Allergies make us moody

More than a mere irritation, too much sensitivity to foods may cause anxiety

EDUARDO SANCINETTIOn the morning of July 5 last, a Tuesday, Aline looked at her mother seeking support to face a longstanding fear. At the age of 11, it was the second time in her life she had tasted cow’s milk. She cannot remember the first time, because she was only three months old. Her mother, however, has a bad memory of it. A quarter of an hour after having her bottle, which had been added to Aline’s breast feeding to help her gain weight, she became ill. Red spots appeared on her skin, she developed a hiss in her breathing and her body went limp. Only in hospital did her mother, Roselaine Aragão, discover that Aline was allergic to milk.

With medical recommendation, the bottles of milk were eliminated, but the pediatrician did not warn her that the list of prohibited products included not only milk but milk products as well. Three months later Aline had another allergy crisis after two or three spoonfuls of an infant food that, unbeknown to her mother, also contained cow’s milk. Ever since, the restrictions have been growing. No cookies, no chocolate, no ice-cream. Pizza, only without cheese. And even soap and medication require care, because they can contain milk. Roselaine started reading the package inserts of drugs and the labels of all foods, and to cook with no dairy products whatsoever. At home, not even the cat could have milk because Aline would promptly start itching. “If anybody had pizza or opened a milk carton near me, I got scared, thinking: ‘I’m going to start feeling funny’,” the girl explains. She lives in the town of Mairinque, 70 kilometers away from São Paulo, but since June she has been coming to the state capital every Tuesday for treatment that could change her life.

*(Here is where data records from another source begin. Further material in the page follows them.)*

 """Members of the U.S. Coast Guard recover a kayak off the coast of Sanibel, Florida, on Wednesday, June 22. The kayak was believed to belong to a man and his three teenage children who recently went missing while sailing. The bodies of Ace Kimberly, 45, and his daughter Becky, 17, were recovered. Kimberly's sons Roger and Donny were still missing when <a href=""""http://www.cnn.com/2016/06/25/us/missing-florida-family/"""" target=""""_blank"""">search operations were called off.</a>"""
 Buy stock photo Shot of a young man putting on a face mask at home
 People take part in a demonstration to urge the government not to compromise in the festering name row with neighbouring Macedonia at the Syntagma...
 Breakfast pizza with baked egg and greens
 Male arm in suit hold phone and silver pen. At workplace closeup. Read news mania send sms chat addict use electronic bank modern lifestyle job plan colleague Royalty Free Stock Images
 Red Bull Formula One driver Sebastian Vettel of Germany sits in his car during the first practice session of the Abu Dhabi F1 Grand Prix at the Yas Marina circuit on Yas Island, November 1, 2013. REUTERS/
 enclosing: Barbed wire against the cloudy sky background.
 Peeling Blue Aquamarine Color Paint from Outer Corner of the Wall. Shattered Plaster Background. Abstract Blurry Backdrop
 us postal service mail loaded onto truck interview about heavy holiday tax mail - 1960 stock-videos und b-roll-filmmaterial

At the Clínicas Hospital of the University of São Paulo (USP), Aline and a limited number of people – about three a month – undergo a type of therapy known as desensitization, which tries to control the response triggered by the body’s defense system against food components. As with other allergies, the immune system of those who are hypersensitive to some food usually has an exaggerated reaction, with symptoms that range from an uncomfortable itch or a noisy sneezing attack to abdominal pain. Though rarer, there may also be an abrupt drop in blood pressure, causing dizziness or fainting; a narrowing of the respiratory paths, making breathing difficult; and, in extreme cases, the so-called anaphylactic shock, which can be fatal if the person does not get help in time.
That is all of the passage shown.